Après avoir survécu à un hiver complet dans le Nunavut, j'étais certain de survivre à tout, même aux querelles de voisinage dont était fait la majorité de mon quotidien. Ici, tout était différent, au point de me sentir étranger. La sensation partait aussi vite qu'elle arrivait car je m'étais attaché à ce coin du monde, en particulier car Sitjaq s'y épanouissait au milieu de son passé, de sa culture et de ses légendes. Bien sûr, il y avait les blessures, celles marquées au fer rouge dans la chair de tout un peuple. J'étais heureux de voir sa fierté quand il se réappropriait son identité.

Malgré tout, les homicides sur les femmes autochtones restaient un problème que nous espérions changer à notre hauteur en imposant l'une d'entre elles en tant qu'autorité. Si les Inuits avaient besoin de voir des jeunes femmes s'emparer des médias pour attirer l'attention sur leur souffrance, ils avaient aussi besoin de femmes sur le terrain. C'était ce que Shane avait mis en place plus d'un an auparavant en réponse à la volonté de l'Esprit-déesse Sedna.

C'était pour cette raison que j'attendais à l'aéroport de Qamani'tuaq, adossé à mon Chevrolet blanc en m'abimant dans la contemplation de la toundra et des siks-siks qui se faufilaient ci et là. Ici il n'y avait pas d'arbres, que de la végétation à ras du sol. Pas de bitume non plus, les routes étaient en terre, dessinant des sillons aux teintes ocre entre les maisons éparses, les quelques commerces et les trois églises. Une bonne partie de la population active travaillait dans les mines d'or de Meadowbank et de Whale Tail, source principale d'emplois.

J'avais attendu les quelques beaux jours tout l'hiver, pourtant le paysage me semblait nu, dévêtu de son manteau de neige. La sensation était perturbante.

Le moteur d'un avion en approche se fit bientôt entendre. Il n'atterrissait que de petits engins dans cette région, et celui qui arrivait bourdonnait plus qu'il ne ronflait. Du moment qu'il fonctionnait, c'était le plus important. Il me fallut attendre plusieurs minutes supplémentaires avant de voir atterrir celui-là, et encore plus avant de voir descendre les passagers. Au milieu d'eux, je reconnus sans mal mon ancienne coéquipière chargée d'un simple sac de voyage contenant toute sa courte vie. Sanna eut droit à une franche accolade lorsqu'elle fut près de moi, affection qu'elle me rendit.

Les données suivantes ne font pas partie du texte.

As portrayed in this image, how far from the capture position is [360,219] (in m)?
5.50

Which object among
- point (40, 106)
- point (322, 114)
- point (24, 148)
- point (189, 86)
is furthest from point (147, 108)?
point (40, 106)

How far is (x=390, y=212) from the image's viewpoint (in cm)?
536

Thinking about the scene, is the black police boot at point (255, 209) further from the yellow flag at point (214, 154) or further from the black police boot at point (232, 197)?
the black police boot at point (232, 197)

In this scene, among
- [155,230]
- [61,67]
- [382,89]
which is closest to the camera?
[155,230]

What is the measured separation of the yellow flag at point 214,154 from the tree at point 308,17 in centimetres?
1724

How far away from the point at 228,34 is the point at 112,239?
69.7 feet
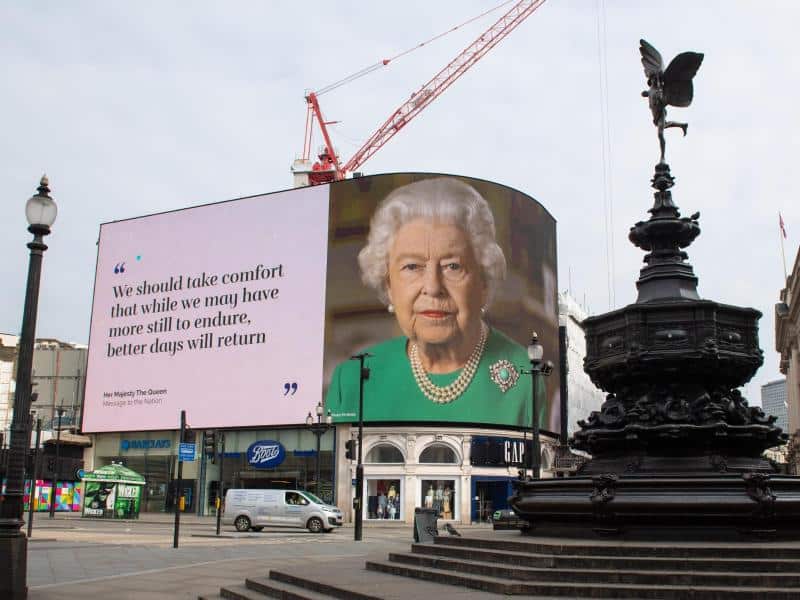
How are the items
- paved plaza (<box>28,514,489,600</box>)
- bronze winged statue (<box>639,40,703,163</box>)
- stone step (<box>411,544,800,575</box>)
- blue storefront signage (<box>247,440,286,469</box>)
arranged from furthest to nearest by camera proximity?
blue storefront signage (<box>247,440,286,469</box>), paved plaza (<box>28,514,489,600</box>), bronze winged statue (<box>639,40,703,163</box>), stone step (<box>411,544,800,575</box>)

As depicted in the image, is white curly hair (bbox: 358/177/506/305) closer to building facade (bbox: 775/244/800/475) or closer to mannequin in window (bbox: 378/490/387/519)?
mannequin in window (bbox: 378/490/387/519)

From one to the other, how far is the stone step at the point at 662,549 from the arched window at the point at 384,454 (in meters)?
43.4

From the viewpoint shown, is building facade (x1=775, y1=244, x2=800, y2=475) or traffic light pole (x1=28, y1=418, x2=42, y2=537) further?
building facade (x1=775, y1=244, x2=800, y2=475)

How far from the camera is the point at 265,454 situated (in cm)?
5769

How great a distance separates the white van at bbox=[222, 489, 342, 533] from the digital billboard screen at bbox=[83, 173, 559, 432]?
1735 centimetres

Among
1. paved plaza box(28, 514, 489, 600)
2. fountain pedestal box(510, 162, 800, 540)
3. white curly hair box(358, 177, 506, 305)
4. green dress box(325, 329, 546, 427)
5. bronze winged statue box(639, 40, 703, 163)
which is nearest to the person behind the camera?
fountain pedestal box(510, 162, 800, 540)

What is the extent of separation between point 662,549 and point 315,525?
90.1 ft

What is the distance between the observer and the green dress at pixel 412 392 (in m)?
53.3

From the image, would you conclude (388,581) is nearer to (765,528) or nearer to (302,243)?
(765,528)

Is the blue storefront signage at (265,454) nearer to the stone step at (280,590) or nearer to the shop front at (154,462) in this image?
the shop front at (154,462)

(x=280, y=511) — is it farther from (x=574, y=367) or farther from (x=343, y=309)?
(x=574, y=367)

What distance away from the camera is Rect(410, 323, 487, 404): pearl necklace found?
5338 centimetres

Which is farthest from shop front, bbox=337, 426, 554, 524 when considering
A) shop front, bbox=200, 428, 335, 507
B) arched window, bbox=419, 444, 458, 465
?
shop front, bbox=200, 428, 335, 507

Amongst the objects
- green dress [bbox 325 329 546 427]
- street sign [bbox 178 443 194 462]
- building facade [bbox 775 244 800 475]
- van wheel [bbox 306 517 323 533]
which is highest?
building facade [bbox 775 244 800 475]
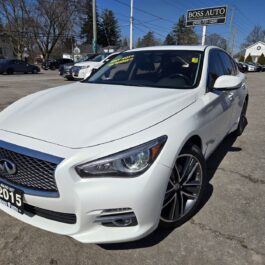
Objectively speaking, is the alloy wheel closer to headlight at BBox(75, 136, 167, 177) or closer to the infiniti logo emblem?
headlight at BBox(75, 136, 167, 177)

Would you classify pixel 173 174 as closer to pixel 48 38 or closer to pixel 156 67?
pixel 156 67

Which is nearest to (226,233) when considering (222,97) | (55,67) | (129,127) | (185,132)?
(185,132)

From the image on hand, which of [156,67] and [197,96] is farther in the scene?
[156,67]

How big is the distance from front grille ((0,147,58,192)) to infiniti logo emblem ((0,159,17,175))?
0.02m

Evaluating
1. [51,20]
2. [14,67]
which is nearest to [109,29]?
[51,20]

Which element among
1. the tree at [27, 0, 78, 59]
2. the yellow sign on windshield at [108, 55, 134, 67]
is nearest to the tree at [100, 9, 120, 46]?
the tree at [27, 0, 78, 59]

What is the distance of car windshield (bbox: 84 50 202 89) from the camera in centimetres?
324

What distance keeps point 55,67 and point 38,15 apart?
9.63 m

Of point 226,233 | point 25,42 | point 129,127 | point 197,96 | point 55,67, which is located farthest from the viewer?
point 25,42

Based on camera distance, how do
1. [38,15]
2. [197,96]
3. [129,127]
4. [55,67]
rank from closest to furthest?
[129,127], [197,96], [55,67], [38,15]

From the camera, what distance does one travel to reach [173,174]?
91.2 inches

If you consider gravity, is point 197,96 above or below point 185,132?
above

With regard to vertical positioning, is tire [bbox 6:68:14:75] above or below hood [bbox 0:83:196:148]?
below

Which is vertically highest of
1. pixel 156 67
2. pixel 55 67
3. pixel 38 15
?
pixel 38 15
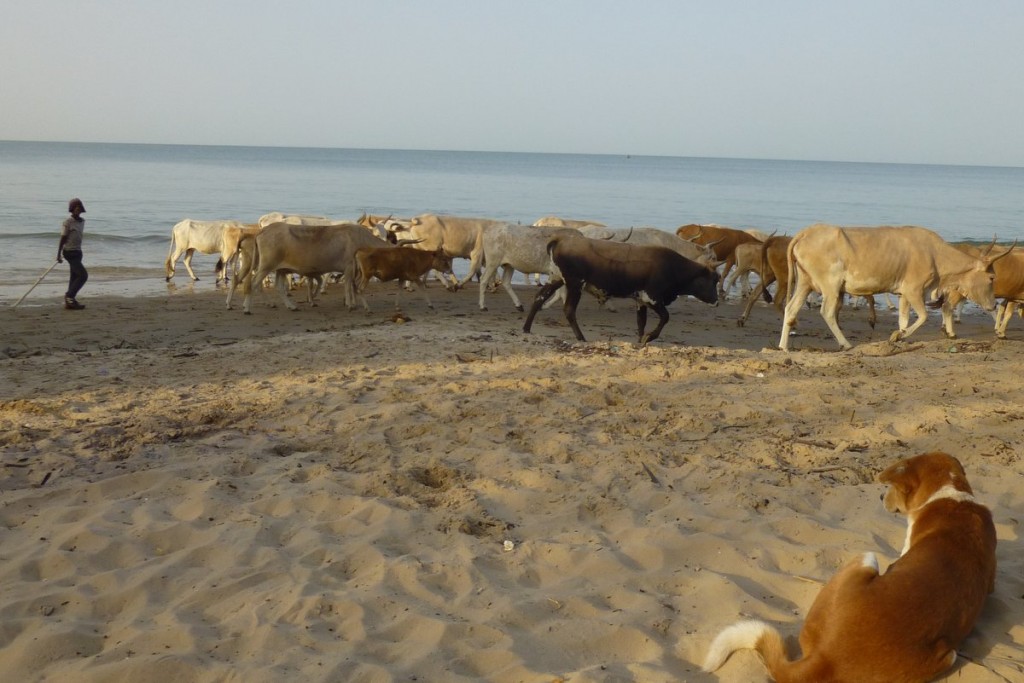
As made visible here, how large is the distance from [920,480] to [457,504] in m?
2.61

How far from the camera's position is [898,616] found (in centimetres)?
360

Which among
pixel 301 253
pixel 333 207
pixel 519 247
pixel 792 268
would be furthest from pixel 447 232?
pixel 333 207

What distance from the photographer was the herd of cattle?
12398mm

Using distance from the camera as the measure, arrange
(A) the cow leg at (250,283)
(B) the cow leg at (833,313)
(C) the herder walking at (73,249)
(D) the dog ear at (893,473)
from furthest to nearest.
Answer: (A) the cow leg at (250,283)
(C) the herder walking at (73,249)
(B) the cow leg at (833,313)
(D) the dog ear at (893,473)

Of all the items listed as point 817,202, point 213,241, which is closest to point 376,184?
point 817,202

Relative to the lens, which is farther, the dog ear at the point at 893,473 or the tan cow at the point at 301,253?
the tan cow at the point at 301,253

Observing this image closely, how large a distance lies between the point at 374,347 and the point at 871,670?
23.7 feet

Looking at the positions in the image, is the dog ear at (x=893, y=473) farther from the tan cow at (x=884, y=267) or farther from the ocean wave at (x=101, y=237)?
the ocean wave at (x=101, y=237)

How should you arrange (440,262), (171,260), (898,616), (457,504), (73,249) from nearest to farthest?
(898,616), (457,504), (73,249), (440,262), (171,260)

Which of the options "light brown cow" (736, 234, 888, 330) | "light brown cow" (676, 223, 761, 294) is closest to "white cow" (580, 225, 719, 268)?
"light brown cow" (736, 234, 888, 330)

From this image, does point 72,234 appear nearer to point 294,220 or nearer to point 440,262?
point 294,220

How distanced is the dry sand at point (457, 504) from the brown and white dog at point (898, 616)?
7.3 inches

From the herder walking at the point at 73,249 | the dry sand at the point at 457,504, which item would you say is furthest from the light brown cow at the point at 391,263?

— Tu as fait bon voyage ? m'enquis-je en la déchargeant de son bagage.

— Oui, même si l'escale était longue.

Elle prit un instant pour apprécier le paysage tandis que je chargeais son sac dans le tout-terrain.

— J'avais oublié à quel point tout paraît infini, ici.

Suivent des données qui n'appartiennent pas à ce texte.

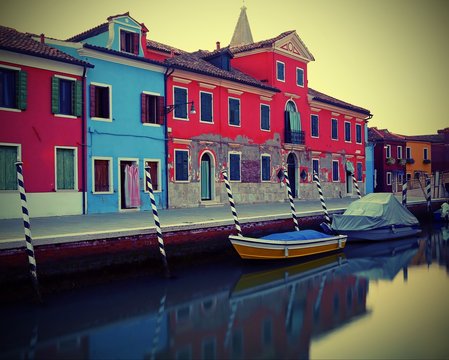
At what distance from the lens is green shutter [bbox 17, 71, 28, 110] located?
1597cm

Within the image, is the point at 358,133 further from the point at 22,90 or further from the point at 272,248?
the point at 22,90

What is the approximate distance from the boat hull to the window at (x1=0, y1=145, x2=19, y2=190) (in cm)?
785

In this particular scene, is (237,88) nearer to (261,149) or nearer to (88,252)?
(261,149)

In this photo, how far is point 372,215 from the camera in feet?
60.6

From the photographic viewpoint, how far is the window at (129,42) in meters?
19.6

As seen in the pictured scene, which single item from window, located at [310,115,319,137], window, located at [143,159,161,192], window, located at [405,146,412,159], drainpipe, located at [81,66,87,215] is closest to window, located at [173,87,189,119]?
window, located at [143,159,161,192]

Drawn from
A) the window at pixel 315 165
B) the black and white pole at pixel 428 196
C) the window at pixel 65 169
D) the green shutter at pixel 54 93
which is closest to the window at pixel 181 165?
the window at pixel 65 169

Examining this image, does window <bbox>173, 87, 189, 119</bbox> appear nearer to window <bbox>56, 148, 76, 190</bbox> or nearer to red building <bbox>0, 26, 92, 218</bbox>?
red building <bbox>0, 26, 92, 218</bbox>

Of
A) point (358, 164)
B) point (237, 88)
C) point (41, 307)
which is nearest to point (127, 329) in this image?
point (41, 307)

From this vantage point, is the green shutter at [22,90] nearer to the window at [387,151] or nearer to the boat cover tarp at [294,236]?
the boat cover tarp at [294,236]

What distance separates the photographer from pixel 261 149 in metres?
26.3

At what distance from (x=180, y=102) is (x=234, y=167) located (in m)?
4.77

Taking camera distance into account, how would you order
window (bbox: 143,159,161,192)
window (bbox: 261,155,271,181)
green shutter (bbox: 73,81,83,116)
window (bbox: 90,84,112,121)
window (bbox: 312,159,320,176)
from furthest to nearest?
window (bbox: 312,159,320,176), window (bbox: 261,155,271,181), window (bbox: 143,159,161,192), window (bbox: 90,84,112,121), green shutter (bbox: 73,81,83,116)

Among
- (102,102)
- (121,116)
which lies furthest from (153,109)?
(102,102)
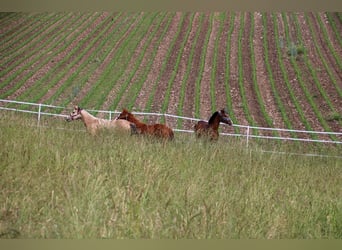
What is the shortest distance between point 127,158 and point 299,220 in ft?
5.25

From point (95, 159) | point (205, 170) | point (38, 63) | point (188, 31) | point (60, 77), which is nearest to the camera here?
point (95, 159)

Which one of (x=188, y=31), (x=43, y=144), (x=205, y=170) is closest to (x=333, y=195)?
(x=205, y=170)

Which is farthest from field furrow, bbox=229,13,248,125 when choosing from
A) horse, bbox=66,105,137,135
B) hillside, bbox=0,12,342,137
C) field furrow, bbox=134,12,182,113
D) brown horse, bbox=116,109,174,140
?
horse, bbox=66,105,137,135

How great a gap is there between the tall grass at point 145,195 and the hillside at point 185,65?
1512 centimetres

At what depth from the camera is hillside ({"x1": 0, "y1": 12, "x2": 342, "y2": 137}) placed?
71.9 ft

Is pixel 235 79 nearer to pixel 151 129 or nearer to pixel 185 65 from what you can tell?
pixel 185 65

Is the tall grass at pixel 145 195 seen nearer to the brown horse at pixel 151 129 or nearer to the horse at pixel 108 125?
the horse at pixel 108 125

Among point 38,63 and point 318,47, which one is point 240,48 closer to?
point 318,47

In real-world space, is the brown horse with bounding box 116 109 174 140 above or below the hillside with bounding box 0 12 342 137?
below

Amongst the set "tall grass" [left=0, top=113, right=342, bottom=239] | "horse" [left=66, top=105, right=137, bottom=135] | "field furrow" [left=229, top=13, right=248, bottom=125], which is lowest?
"tall grass" [left=0, top=113, right=342, bottom=239]

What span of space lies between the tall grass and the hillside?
15.1 meters

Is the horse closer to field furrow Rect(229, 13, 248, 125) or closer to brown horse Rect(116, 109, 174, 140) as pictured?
brown horse Rect(116, 109, 174, 140)

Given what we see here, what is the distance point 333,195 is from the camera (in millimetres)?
4738

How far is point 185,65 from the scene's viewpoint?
89.5 feet
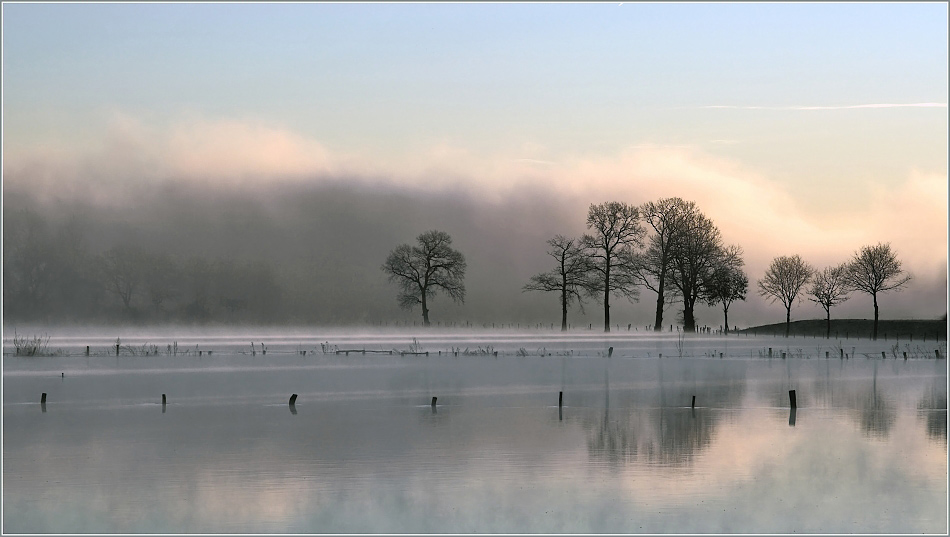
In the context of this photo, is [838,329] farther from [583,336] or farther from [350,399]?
[350,399]

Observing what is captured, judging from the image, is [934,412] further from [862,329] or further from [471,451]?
[862,329]

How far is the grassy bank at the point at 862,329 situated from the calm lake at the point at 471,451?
43.8 metres

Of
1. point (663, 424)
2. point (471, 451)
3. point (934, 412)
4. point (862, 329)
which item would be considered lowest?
point (471, 451)

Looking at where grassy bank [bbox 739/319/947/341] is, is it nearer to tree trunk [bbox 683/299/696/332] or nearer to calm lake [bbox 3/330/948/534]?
tree trunk [bbox 683/299/696/332]

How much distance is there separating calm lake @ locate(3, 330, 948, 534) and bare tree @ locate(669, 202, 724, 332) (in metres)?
28.4

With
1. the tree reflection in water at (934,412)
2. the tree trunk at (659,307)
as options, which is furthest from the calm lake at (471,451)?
the tree trunk at (659,307)

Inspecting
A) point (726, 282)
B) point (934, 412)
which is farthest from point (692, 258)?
point (934, 412)

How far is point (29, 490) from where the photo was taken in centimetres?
2245

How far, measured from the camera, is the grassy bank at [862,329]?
323 feet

Il y avait une touche de mélancolie dans sa voix.

— Tu es contente d'être là ?

— Oui. Je suis enfin chez moi.

Sa sérénité me fit chaud au cœur mais ne me fit pas oublier que nous étions attendus. Nous montâmes donc en voiture, puis Sanna me laissa l'amener en ville, à quelques kilomètres, de laquelle je lui fis faire un rapide tour. Nous nous rendîmes ensuite au poste où sa venue était connue de tous. Je la présentai à mes collègues, en particulier à Iluak, le plus ancien d'entre nous, qui se faisait une nouvelle fois porter son repas par Inneq, sa nièce. La jeune femme fit forte impression à Sanna car elle ne la lâcha pas du regard durant tout mon discours. Ma tirade terminée, ma collègue et moi passâmes dans mon bureau à travers les vitres duquel j'avais vue sur tout le monde. Dans un coin, une télévision était allumée sur une chaîne sportive diffusant en direct la conférence de presse de Blake. Sanna s'arrêta devant l'image de ma sœur.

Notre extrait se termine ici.